Reproduce every one of the entries below word for word, leaving out the pictures.

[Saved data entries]
____________________

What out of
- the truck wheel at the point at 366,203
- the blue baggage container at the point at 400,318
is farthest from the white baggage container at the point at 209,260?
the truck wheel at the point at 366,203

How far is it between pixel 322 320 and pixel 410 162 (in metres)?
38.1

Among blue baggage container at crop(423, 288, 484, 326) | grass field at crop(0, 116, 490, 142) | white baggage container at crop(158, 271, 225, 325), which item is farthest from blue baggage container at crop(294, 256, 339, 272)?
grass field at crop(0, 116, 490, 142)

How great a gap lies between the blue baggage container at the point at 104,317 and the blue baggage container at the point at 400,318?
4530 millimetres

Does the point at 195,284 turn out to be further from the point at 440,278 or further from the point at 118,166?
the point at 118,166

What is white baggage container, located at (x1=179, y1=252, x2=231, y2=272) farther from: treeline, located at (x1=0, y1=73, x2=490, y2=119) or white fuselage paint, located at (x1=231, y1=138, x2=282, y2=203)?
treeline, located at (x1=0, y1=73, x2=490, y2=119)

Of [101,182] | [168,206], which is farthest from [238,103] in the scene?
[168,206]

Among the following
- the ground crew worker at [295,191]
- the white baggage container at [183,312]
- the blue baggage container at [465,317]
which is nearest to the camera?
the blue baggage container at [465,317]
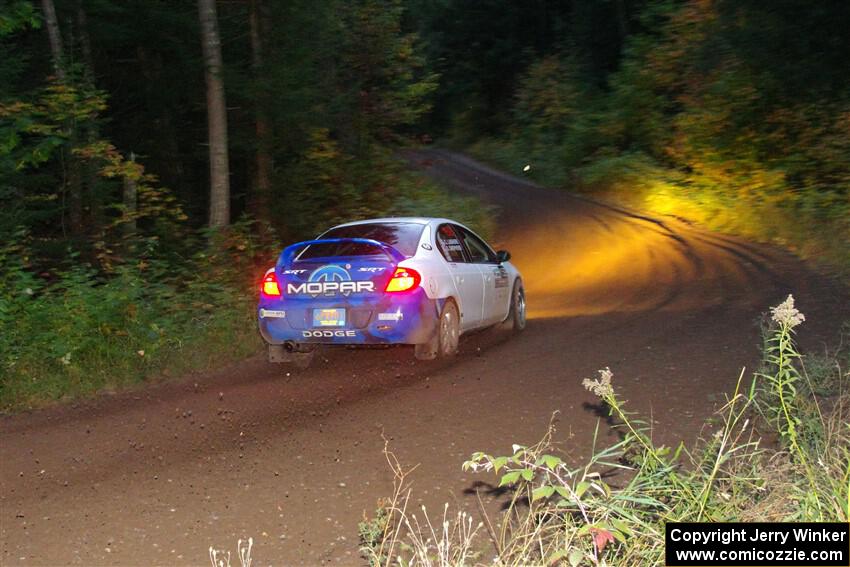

____________________

Exercise output -
What out of
- the truck wheel at the point at 366,203
- the blue baggage container at the point at 400,318
is farthest from the white baggage container at the point at 209,260?
the truck wheel at the point at 366,203

How far is it between pixel 322 320 and pixel 410 162 (in metres)?
38.1

Among blue baggage container at crop(423, 288, 484, 326) | grass field at crop(0, 116, 490, 142) | white baggage container at crop(158, 271, 225, 325), which item is farthest from blue baggage container at crop(294, 256, 339, 272)?
grass field at crop(0, 116, 490, 142)

How great a gap lies between the blue baggage container at the point at 104,317 and the blue baggage container at the point at 400,318?
4530 millimetres

Does the point at 195,284 turn out to be further from the point at 440,278 or further from the point at 118,166?
the point at 118,166

What is white baggage container, located at (x1=179, y1=252, x2=231, y2=272) farther from: treeline, located at (x1=0, y1=73, x2=490, y2=119) or white fuselage paint, located at (x1=231, y1=138, x2=282, y2=203)?
treeline, located at (x1=0, y1=73, x2=490, y2=119)

Of [101,182] | [168,206], which is farthest from [238,103] in the scene?
[168,206]

Among the following
- the ground crew worker at [295,191]
- the white baggage container at [183,312]
- the blue baggage container at [465,317]
which is nearest to the camera?
the blue baggage container at [465,317]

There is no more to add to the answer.